EXTRACT PROVIDED
= = =

Обсуждение: Terrible plan choice for view with distinct on clause
Hey all, first off, Postgres version 9.4.4 (also tested on 9.5 beta).
I have been having a pretty hard time getting a view of mine to play nice with any other queries I need it for.
I have a few tables you'd need to know about to understand why i'm doing what i'm doing.
First thing is we have a "contract_item", it can have either a product or a grouping of products (only one or the other, not both) on it, and a few extra attributes.
The groupings are defined in a hierarchy, and they can have many of these groupings or products on a single "contract", but only unique records per product or grouping.
Now when it comes down to finding what the extra attributes that are valid on a contract are for the specific product you're looking for, the most relevant is the product being on the contract directly. If the product doesn't exist, we choose the lowest level grouping that is defined on the contract that contains that product.
The view I am having trouble with is able to push down it's where clause when the id's are directly specified like so:
SELECT *
FROM contract_product cp
WHERE cp.contract_id = '16d6df05-d8a0-4ec9-ae39-f4d8e13da597'
AND cp.product_id = '00c117d7-6451-4842-b17b-baa44baa375f';
But the where clause or join conditions are not pushed down in these cases (which is how I need to use the view):
SELECT *
FROM contract_product cp
WHERE EXISTS (
SELECT 1
WHERE cp.contract_id = '16d6df05-d8a0-4ec9-ae39-f4d8e13da597'
AND cp.product_id = '00c117d7-6451-4842-b17b-baa44baa375f'
);
or
SELECT *
FROM contract_product cp
INNER JOIN (
SELECT '16d6df05-d8a0-4ec9-ae39-f4d8e13da597'::uuid as contract_id, '00c117d7-6451-4842-b17b-baa44baa375f'::uuid as product_id
) p
ON cp.contract_id = p.contract_id
AND cp.product_id = p.product_id;
The definition of the view i'm having trouble with:
CREATE OR REPLACE VIEW contract_product AS
SELECT DISTINCT ON (ci.contract_id, p.product_id)

= = =

SUPPLIED INFORMATION
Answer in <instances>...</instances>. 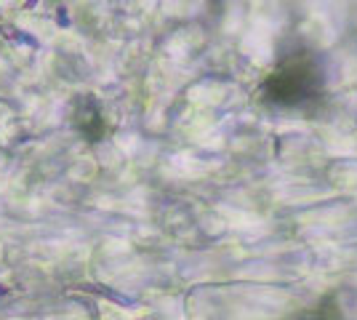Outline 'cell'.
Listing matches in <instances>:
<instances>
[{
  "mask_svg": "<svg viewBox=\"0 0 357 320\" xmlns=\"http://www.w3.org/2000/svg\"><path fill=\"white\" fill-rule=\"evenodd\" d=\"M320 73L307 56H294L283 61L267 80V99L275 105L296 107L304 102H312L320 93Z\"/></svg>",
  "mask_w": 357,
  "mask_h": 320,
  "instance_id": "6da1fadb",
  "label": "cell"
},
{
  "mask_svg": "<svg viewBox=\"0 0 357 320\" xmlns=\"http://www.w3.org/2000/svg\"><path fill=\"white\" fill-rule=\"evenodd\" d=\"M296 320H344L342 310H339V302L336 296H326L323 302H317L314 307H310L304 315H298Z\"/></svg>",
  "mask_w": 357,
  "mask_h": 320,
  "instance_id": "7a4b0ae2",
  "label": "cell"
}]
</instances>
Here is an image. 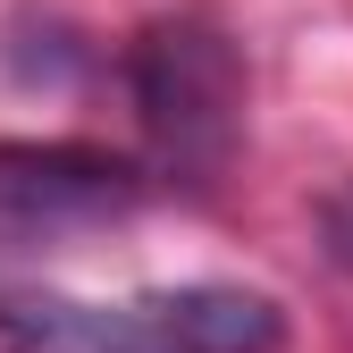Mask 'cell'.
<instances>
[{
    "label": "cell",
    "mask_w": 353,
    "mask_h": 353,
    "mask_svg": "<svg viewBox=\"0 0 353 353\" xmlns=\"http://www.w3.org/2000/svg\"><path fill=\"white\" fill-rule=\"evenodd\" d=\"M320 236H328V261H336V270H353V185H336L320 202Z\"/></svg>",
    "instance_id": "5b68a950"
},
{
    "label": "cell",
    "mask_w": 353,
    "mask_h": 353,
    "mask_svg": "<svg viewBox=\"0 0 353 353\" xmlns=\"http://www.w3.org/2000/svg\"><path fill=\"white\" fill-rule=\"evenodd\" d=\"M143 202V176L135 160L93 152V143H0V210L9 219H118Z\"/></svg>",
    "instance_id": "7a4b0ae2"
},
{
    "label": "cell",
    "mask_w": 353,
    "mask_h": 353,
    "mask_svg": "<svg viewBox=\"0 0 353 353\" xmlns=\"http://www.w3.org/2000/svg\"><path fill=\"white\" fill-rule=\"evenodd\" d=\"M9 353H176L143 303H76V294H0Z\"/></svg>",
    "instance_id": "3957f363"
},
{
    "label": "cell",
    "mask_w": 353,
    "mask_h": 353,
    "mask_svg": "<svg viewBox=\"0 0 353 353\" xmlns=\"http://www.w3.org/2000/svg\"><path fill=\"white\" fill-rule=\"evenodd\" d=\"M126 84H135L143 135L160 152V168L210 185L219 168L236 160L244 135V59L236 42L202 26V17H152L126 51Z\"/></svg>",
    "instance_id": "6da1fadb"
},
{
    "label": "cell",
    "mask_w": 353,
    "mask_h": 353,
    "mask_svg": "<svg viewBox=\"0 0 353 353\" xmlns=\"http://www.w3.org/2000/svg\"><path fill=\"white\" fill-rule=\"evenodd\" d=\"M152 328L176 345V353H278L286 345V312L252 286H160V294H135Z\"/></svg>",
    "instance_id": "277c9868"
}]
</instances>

= = =

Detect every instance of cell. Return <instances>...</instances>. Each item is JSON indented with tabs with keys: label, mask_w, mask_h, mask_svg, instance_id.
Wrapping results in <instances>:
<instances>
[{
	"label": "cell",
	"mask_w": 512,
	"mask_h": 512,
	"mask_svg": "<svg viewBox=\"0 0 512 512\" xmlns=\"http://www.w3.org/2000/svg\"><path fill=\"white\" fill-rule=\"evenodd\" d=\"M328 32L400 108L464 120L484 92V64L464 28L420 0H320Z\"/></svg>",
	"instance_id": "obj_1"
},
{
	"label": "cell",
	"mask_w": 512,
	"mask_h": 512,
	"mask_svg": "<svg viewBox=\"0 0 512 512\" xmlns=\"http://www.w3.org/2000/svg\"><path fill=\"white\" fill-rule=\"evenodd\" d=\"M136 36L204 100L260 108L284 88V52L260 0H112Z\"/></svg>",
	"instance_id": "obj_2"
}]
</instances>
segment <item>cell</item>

= = =

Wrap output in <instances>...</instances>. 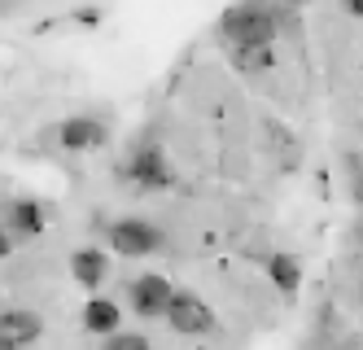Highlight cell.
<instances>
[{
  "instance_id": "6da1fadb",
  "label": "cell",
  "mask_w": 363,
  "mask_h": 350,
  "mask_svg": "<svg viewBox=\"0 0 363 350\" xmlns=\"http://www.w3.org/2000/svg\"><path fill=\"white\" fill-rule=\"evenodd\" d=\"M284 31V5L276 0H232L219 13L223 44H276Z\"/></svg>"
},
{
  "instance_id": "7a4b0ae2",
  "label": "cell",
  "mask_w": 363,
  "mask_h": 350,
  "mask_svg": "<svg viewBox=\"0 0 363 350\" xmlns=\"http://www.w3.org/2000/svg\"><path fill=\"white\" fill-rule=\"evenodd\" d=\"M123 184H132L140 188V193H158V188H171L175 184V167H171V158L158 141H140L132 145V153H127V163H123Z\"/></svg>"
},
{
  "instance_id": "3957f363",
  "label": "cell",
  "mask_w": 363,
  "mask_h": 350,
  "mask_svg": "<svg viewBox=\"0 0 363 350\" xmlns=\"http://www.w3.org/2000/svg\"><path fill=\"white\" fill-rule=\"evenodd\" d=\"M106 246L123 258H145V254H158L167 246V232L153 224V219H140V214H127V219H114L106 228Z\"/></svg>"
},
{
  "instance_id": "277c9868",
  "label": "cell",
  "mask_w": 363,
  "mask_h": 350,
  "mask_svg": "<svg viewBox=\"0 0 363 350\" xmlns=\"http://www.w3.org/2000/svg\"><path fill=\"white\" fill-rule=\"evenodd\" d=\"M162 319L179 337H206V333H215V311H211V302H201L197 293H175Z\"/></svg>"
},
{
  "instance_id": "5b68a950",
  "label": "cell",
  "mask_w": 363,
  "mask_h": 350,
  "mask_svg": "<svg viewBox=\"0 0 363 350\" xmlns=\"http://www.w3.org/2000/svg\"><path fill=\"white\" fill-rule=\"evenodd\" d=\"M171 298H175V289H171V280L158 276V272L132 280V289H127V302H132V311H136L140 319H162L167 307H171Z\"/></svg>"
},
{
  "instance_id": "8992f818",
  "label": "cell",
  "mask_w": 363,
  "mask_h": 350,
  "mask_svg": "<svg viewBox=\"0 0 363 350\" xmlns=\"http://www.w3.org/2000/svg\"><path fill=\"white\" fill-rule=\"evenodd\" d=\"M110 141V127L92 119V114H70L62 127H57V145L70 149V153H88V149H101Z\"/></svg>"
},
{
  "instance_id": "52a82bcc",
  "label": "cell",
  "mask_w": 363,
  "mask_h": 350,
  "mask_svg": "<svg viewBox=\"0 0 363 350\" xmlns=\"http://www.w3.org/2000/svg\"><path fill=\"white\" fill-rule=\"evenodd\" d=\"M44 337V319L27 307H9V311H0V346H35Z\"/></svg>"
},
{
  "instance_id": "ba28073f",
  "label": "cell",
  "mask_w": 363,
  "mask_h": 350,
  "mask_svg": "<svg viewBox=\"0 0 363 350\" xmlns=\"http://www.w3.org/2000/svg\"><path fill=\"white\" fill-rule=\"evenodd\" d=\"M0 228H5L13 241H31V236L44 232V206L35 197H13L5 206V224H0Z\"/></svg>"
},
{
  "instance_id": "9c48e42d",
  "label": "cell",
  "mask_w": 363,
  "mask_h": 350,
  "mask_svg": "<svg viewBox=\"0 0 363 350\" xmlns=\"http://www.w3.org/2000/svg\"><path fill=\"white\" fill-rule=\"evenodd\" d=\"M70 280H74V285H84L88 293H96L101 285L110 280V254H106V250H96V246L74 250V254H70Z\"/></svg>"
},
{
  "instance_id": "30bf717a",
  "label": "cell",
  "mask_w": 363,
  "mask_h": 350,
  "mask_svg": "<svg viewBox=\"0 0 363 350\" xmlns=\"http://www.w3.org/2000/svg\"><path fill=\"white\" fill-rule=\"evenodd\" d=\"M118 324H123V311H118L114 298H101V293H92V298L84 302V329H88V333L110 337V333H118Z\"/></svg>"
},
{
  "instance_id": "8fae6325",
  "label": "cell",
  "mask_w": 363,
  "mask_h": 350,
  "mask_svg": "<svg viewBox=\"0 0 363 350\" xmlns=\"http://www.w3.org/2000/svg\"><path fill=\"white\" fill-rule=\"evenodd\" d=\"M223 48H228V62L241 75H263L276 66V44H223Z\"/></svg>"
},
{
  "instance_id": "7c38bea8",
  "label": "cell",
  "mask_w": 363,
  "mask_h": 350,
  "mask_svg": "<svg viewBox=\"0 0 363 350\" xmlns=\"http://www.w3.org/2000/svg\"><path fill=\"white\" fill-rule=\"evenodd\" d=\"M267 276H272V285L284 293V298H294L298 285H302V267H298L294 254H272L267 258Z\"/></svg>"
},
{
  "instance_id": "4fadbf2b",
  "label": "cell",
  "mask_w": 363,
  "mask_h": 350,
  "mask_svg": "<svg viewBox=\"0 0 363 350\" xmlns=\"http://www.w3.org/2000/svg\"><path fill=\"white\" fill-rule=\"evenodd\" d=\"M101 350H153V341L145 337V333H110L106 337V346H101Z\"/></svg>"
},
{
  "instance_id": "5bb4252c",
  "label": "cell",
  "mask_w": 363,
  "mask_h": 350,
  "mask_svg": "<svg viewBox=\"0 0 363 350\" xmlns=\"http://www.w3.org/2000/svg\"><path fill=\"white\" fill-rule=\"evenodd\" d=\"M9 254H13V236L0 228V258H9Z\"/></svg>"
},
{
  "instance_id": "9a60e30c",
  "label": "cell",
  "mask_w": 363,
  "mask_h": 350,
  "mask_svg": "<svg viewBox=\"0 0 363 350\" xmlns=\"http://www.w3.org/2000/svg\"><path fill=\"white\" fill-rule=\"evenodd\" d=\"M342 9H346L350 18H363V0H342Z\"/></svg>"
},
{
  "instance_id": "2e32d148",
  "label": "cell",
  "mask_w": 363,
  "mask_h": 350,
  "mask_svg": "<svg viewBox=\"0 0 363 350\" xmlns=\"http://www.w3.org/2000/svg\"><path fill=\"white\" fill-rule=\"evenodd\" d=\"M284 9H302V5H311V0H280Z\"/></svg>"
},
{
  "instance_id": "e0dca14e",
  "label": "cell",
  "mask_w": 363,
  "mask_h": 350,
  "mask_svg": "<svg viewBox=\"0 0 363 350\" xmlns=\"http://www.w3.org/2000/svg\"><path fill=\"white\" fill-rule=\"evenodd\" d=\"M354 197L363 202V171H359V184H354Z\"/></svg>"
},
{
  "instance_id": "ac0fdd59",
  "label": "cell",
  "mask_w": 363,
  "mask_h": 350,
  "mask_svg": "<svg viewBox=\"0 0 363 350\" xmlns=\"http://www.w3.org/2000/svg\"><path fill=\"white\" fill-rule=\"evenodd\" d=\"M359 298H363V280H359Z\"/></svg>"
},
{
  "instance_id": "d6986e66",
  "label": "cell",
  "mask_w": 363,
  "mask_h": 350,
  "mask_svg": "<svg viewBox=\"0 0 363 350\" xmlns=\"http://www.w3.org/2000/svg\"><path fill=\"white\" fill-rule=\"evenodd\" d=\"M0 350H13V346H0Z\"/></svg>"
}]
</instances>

= = =

GOALS
1. Reproduce word for word the stretch of the Postgres forum thread from "I have been" through "contains that product.".
2. According to the Postgres forum thread, which Postgres version is in use, and on what other version was the behavior also tested?
The data above were drawn from a separate source.

THE ANSWERS
1.
I have been having a pretty hard time getting a view of mine to play nice with any other queries I need it for.
I have a few tables you'd need to know about to understand why i'm doing what i'm doing.
First thing is we have a "contract_item", it can have either a product or a grouping of products (only one or the other, not both) on it, and a few extra attributes.
The groupings are defined in a hierarchy, and they can have many of these groupings or products on a single "contract", but only unique records per product or grouping.
Now when it comes down to finding what the extra attributes that are valid on a contract are for the specific product you're looking for, the most relevant is the product being on the contract directly. If the product doesn't exist, we choose the lowest level grouping that is defined on the contract that contains that product.

2. Version 9.4.4 is in use, and the behavior was also tested on the 9.5 beta.